Has parenting changed you? The whole idea of having a child has made me much more of an activist, more concerned about the world. I mean, I used to be concerned, but it was sort of finite. Now I want the world to be better—perfect—because my children are going to be here after me. Things mean more. Things matter.
Do you ever catch yourself being your mother or sounding exactly like your dad? Yeah, well, I catch myself.… Having children makes me understand more about my mother. It also makes me angrier about the things my parents didn’t do. It’s just so important to me to tell my daughter that I’m an emotional person, that we all are. Whereas when I was growing up, it was, “Don’t cry, don’t cry. Everything’s OK. Don’t be angry. None of us are angry.”
Kids are so perceptive. They’ll notice that, Hmm, Mom’s angry, and she’s not saying anything and stuffing it down, so I think that’s what I’m supposed to do. They just imprint it, and off they go.
So now I say to Bailey, “I understand you’re angry; there’s nothing wrong with that. You just can’t hit the dog.”
What about the way people treat you now? Do your friends see you differently? There are some things people without kids don’t get. You know, we’ll be invited to a dinner party. “Great, OK,” we say, “we’ll be there. What time?” “About 10.” And they don’t understand—we go to sleep at 10!
Do you still get that annoying question, “Which one of you is the real mom?” Oh, yeah. [Shakes her head] I just say, “Julie’s the birth mother, and I’m the real mom.” I’ve adopted Bailey, and I’m in the process of adopting Beckett. But when people ask me in interviews, you know, “Do you feel as close to the children as Julie does?” I’m like, That is such an insane question. When you take the responsibility and you’re there every day, it sinks right in. I would throw myself in front of a speeding truck to save them. There’s no doubt about it.
Do your kids have a relationship with their biological dad? Not really. They know him and know who he is. Of course, Beckett can’t know anything right now. But when they ask who daddy is—boom—we’ll say that’s who it is.
So he’s not really involved as a parent? No. A few months ago I was going through books with Bailey, and 99% of them are about Mommy and Daddy. And she said, “What’s the daddy?” And I said, “Well, some people have a mommy and daddy, some people have two mommies, some people have two daddies, some people just have one mommy or one daddy.” And it made perfect sense to her. I think soon she’ll start to understand that biologically you have to have a daddy to exist, and we’ll just deal with that as it comes.

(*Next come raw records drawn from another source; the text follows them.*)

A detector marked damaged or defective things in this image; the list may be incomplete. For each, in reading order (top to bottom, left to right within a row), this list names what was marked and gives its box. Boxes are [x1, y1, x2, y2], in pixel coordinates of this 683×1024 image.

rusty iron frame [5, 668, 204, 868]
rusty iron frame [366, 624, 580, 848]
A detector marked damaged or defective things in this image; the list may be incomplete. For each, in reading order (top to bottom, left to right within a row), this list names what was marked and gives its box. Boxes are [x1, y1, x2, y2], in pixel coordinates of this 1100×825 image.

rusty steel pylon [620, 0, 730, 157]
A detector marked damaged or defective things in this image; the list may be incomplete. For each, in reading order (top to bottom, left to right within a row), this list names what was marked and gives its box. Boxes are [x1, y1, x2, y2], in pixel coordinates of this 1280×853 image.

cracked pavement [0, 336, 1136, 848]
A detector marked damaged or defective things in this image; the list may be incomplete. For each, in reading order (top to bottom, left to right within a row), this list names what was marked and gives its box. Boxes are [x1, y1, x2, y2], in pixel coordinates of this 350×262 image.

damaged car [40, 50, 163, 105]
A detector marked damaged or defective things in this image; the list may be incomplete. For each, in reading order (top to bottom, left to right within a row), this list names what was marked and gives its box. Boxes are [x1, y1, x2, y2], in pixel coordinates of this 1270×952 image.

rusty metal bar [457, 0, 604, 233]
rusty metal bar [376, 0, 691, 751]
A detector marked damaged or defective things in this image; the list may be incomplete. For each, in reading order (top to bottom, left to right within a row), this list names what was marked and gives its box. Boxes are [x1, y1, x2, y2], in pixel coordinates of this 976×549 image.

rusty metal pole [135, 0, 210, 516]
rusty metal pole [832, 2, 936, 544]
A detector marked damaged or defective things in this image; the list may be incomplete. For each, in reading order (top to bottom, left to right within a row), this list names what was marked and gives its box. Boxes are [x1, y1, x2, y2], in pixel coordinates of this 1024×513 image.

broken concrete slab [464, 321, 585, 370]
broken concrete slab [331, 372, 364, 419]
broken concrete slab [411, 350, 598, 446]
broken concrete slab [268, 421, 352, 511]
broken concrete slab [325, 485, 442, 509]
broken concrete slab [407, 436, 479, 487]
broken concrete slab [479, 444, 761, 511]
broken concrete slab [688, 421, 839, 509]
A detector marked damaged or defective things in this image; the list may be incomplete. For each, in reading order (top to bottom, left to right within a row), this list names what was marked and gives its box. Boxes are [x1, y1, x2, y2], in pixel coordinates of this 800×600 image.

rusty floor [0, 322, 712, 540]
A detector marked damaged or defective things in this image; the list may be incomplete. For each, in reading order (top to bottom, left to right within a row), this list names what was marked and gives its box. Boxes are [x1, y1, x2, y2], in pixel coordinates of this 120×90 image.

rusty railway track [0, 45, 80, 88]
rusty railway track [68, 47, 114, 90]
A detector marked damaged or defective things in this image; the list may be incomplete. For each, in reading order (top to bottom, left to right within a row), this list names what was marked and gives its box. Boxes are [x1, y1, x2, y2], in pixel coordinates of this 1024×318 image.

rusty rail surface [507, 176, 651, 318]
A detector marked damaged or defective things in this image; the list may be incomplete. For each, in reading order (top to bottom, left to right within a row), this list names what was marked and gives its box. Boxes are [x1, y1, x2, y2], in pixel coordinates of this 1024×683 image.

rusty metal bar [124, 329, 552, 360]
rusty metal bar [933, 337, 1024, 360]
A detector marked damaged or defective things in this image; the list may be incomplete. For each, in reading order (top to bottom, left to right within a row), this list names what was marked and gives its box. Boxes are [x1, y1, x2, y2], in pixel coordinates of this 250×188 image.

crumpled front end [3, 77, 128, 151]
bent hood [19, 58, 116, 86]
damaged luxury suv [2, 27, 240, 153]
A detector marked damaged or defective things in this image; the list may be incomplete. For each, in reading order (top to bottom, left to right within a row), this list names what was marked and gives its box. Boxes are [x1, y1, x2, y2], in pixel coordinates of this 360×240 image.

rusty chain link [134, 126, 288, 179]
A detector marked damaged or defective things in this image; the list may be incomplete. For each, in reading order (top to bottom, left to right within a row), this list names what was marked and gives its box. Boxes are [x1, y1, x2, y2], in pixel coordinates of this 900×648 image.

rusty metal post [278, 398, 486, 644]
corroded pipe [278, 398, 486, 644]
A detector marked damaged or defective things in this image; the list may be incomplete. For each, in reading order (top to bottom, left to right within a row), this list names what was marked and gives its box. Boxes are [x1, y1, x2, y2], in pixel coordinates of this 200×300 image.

What about your relationship with Julie? Do you ever wonder if you’re ever going to have sex again or read a book again or just talk together like adults for two minutes? We do sit there at the end of the day and go, “What did we do with all our spare time before we had kids?” We must have just piddled it away because we never knew how much spare time we had.… There’s a real strong partner vibe there. You know, maybe the wild sex all day long, all around the house, is not happening as much.